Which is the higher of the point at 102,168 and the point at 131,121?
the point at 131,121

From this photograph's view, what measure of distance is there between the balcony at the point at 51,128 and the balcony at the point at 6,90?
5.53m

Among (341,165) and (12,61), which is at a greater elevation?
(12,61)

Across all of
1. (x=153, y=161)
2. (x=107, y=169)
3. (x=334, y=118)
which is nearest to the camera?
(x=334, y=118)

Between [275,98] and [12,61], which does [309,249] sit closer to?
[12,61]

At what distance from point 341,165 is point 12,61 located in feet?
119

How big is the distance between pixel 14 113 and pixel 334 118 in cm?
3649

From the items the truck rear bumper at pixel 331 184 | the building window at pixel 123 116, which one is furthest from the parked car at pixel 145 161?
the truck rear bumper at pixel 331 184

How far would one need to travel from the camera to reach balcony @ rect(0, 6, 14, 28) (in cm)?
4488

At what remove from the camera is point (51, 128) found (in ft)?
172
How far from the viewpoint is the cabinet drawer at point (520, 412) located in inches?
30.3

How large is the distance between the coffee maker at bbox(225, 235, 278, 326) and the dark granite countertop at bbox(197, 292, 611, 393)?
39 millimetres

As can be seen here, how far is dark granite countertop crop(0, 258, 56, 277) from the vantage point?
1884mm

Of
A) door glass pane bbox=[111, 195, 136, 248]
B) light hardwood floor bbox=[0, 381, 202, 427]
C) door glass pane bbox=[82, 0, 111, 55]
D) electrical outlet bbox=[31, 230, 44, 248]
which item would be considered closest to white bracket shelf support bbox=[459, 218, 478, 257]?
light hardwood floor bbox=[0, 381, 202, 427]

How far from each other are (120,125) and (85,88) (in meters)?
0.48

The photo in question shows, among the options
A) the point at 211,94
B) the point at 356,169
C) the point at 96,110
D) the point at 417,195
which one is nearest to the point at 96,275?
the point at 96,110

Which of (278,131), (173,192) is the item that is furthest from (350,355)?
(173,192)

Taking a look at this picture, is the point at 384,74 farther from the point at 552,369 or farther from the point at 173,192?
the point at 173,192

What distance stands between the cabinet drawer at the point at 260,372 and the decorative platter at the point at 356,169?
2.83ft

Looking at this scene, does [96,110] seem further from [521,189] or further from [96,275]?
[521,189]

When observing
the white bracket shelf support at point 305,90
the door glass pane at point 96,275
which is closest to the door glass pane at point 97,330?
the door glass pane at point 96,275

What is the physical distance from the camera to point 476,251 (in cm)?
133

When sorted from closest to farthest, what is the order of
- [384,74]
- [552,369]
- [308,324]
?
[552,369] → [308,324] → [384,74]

++++++++

REQUIREMENTS: Repeat exactly, and only, the lines of the records above, starting with the line that contains "The photo in" and ending with the final line, both included.

REPLY TO THE EXERCISE:
The photo in question shows, among the options
A) the point at 211,94
B) the point at 356,169
C) the point at 96,110
D) the point at 417,195
which one is nearest to the point at 96,275?
the point at 96,110

Which of (278,131), (173,192) is the item that is furthest from (350,355)?
(173,192)

Taking a look at this picture, is the point at 384,74 farther from the point at 552,369 or farther from the point at 173,192?
the point at 173,192

What distance stands between the cabinet drawer at the point at 260,372 and the decorative platter at the point at 356,169?
2.83ft

Looking at this scene, does [96,110] seem further from [521,189] or further from [96,275]?
[521,189]

When observing
the white bracket shelf support at point 305,90
the door glass pane at point 96,275
which is closest to the door glass pane at point 97,330?
the door glass pane at point 96,275

What is the physical distance from the camera to point 476,251 (in cm)?
133

When sorted from closest to farthest, what is the order of
- [384,74]
- [552,369]
- [308,324]
?
[552,369] → [308,324] → [384,74]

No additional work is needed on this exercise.